» **EXERCISE AIM**: Starting at the top of the records, output every line through the one that contains "rotation with first", keeping each exactly as it appears.
++++ PROVIDED ENTRIES
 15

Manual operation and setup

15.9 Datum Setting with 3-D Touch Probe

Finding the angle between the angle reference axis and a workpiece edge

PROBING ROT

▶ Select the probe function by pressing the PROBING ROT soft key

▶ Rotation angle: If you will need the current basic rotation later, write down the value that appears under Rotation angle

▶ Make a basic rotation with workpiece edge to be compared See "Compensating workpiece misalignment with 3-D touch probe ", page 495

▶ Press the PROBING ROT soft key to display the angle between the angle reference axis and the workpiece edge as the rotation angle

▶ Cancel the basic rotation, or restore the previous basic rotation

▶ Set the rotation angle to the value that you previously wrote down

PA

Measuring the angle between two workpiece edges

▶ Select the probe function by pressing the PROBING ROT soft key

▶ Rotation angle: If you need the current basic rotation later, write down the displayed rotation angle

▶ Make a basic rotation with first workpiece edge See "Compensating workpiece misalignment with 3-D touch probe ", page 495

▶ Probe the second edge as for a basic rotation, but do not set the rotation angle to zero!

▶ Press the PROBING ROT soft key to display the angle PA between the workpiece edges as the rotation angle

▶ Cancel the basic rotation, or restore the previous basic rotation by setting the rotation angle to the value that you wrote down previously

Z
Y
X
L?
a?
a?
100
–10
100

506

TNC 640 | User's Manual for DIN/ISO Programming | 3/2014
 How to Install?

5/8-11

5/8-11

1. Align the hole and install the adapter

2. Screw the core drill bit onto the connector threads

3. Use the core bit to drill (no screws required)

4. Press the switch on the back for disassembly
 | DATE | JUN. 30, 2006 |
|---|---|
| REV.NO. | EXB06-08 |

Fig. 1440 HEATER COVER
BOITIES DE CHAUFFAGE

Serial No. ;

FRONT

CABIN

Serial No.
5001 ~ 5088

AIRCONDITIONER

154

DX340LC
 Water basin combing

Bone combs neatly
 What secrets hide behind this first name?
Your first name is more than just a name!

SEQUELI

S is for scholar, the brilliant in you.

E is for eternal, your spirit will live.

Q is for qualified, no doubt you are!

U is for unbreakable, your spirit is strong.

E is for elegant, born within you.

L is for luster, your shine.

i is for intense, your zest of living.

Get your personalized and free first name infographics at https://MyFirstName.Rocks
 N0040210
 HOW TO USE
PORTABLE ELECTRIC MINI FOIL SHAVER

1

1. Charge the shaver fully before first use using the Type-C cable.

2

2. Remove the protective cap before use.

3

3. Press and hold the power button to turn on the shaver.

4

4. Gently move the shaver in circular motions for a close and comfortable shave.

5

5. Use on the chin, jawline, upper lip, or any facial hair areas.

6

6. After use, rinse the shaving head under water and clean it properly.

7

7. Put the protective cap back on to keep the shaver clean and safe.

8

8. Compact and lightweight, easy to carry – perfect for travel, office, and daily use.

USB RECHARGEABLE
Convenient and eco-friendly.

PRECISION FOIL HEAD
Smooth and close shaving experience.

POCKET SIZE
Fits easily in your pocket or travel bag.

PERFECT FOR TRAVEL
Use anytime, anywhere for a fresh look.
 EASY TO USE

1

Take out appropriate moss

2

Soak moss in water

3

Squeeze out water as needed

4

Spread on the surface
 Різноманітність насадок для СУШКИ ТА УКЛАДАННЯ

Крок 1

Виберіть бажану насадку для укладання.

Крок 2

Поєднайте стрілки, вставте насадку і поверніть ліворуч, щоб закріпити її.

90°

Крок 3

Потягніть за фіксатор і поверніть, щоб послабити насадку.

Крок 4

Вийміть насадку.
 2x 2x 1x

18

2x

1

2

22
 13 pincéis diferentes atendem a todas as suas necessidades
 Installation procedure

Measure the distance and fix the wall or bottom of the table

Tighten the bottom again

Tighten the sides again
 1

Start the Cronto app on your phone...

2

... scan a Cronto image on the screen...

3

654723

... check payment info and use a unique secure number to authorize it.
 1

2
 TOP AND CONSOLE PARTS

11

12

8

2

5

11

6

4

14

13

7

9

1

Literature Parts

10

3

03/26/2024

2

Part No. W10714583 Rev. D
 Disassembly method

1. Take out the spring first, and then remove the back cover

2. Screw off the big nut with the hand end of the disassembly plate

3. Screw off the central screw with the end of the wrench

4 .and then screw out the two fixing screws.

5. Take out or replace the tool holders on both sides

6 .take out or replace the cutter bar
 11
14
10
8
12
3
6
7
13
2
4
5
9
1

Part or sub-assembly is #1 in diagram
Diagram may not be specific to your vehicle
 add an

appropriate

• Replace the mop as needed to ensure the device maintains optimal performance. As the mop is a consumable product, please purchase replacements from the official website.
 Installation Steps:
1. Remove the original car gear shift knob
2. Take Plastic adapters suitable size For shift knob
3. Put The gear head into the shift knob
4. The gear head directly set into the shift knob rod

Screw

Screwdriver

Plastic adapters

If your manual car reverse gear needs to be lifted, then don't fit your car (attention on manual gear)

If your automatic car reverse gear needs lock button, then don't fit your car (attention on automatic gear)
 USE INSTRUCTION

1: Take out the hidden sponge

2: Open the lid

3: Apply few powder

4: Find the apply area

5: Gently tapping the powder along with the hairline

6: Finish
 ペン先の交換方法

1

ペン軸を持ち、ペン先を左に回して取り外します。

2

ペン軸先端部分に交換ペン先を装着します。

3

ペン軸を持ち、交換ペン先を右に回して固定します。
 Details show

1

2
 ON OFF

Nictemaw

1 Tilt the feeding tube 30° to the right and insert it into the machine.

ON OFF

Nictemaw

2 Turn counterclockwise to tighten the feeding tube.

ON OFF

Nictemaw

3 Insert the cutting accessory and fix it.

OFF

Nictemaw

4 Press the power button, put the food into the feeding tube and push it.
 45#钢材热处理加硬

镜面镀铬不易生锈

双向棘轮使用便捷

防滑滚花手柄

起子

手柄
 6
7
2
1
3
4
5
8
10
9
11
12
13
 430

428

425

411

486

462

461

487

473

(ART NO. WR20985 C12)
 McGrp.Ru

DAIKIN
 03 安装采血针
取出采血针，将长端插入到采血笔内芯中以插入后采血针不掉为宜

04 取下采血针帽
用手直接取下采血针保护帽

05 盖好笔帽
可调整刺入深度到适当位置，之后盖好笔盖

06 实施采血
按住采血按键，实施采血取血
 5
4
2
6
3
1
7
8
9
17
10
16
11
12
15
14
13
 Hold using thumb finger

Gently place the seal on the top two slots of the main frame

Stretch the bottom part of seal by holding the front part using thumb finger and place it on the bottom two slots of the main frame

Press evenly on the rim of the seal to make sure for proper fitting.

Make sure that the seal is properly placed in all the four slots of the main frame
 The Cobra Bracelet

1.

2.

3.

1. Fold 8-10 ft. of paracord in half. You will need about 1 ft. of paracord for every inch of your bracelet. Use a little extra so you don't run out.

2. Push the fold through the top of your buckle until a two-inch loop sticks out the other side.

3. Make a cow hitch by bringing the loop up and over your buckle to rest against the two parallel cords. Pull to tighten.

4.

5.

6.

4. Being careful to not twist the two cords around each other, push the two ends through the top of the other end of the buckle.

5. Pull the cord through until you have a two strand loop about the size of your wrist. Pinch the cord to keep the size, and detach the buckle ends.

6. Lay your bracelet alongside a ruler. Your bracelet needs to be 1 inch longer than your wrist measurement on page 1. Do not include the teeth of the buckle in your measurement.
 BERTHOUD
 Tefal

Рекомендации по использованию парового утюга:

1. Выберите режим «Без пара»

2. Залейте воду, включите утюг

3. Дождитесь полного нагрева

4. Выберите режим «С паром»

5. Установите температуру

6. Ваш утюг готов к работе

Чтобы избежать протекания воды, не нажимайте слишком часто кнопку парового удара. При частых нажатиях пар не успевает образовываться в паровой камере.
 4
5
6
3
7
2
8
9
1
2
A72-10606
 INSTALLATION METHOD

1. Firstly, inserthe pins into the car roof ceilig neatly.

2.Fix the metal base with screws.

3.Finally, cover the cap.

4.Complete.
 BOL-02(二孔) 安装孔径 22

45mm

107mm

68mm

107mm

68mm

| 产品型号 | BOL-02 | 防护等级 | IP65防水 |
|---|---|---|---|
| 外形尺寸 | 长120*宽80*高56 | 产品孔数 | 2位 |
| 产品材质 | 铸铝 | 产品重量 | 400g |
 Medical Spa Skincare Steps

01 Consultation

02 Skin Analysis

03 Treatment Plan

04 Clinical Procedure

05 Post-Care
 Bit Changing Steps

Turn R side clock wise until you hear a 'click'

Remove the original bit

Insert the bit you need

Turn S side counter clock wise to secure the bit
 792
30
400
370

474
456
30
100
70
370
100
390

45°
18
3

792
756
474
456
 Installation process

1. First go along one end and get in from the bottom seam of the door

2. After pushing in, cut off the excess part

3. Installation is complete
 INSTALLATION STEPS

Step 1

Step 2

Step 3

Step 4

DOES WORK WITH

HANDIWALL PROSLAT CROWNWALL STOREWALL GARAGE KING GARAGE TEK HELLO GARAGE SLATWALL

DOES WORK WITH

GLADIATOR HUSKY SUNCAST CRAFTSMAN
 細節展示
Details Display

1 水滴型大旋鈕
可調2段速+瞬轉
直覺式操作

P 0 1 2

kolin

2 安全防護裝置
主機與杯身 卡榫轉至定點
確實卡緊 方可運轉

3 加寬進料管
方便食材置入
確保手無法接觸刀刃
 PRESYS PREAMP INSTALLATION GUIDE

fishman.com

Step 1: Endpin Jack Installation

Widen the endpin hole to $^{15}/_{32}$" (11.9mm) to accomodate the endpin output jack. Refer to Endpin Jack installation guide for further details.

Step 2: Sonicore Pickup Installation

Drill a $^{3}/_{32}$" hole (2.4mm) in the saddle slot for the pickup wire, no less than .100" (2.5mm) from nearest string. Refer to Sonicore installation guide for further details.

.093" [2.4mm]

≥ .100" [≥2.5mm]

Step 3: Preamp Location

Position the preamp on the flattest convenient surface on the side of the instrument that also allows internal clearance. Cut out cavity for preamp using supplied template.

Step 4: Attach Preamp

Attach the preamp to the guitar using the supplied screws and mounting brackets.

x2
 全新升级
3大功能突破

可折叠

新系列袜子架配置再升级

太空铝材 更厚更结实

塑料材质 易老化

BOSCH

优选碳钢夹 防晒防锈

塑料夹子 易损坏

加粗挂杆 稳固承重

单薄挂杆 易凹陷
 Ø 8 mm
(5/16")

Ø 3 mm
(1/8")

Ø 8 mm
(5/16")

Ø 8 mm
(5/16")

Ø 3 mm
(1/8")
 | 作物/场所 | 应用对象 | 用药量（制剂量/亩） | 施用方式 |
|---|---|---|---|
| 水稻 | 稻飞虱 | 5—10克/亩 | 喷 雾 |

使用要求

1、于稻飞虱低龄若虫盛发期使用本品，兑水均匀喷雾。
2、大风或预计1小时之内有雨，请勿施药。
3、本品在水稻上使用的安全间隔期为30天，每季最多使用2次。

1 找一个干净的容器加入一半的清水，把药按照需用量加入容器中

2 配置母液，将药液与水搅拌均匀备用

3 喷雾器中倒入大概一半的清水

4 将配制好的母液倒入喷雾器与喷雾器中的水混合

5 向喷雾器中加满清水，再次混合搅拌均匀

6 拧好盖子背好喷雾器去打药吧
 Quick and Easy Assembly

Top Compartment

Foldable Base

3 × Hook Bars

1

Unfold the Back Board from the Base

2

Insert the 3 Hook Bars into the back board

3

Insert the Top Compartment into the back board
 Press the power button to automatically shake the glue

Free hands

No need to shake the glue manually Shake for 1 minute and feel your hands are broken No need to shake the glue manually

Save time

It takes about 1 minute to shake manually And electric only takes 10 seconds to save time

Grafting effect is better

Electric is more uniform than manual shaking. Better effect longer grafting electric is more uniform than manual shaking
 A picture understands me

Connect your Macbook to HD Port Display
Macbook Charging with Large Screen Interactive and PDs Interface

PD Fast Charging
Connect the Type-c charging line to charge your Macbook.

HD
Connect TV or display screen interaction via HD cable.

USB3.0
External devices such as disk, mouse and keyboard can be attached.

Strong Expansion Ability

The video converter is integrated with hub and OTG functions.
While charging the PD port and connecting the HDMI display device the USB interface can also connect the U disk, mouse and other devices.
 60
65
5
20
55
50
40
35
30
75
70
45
++++++++
» **RESULT OF THIS TASK**:
 15

Manual operation and setup

15.9 Datum Setting with 3-D Touch Probe

Finding the angle between the angle reference axis and a workpiece edge

PROBING ROT

▶ Select the probe function by pressing the PROBING ROT soft key

▶ Rotation angle: If you will need the current basic rotation later, write down the value that appears under Rotation angle

▶ Make a basic rotation with workpiece edge to be compared See "Compensating workpiece misalignment with 3-D touch probe ", page 495

▶ Press the PROBING ROT soft key to display the angle between the angle reference axis and the workpiece edge as the rotation angle

▶ Cancel the basic rotation, or restore the previous basic rotation

▶ Set the rotation angle to the value that you previously wrote down

PA

Measuring the angle between two workpiece edges

▶ Select the probe function by pressing the PROBING ROT soft key

▶ Rotation angle: If you need the current basic rotation later, write down the displayed rotation angle

▶ Make a basic rotation with first workpiece edge See "Compensating workpiece misalignment with 3-D touch probe ", page 495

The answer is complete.